• _Work instructions_: In the listing below, find the line that contains "Na zdjęciu znajduje" and the line that contains "L'Arménie Goris siège". Quote both and every line between them, exactly, and nothing more.

### Data listing

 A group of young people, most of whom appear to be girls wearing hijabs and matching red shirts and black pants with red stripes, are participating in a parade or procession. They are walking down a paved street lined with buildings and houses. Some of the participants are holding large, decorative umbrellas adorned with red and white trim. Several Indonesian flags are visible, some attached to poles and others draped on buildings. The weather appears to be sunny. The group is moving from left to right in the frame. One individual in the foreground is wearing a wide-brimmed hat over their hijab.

######
### Data listing

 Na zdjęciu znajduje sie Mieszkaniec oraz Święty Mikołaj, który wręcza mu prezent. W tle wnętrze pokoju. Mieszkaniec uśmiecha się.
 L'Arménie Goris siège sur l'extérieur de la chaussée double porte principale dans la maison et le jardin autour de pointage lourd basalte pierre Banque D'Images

######

• _Exercise response_:
 Na zdjęciu znajduje sie Mieszkaniec oraz Święty Mikołaj, który wręcza mu prezent. W tle wnętrze pokoju. Mieszkaniec uśmiecha się.
 L'Arménie Goris siège sur l'extérieur de la chaussée double porte principale dans la maison et le jardin autour de pointage lourd basalte pierre Banque D'Images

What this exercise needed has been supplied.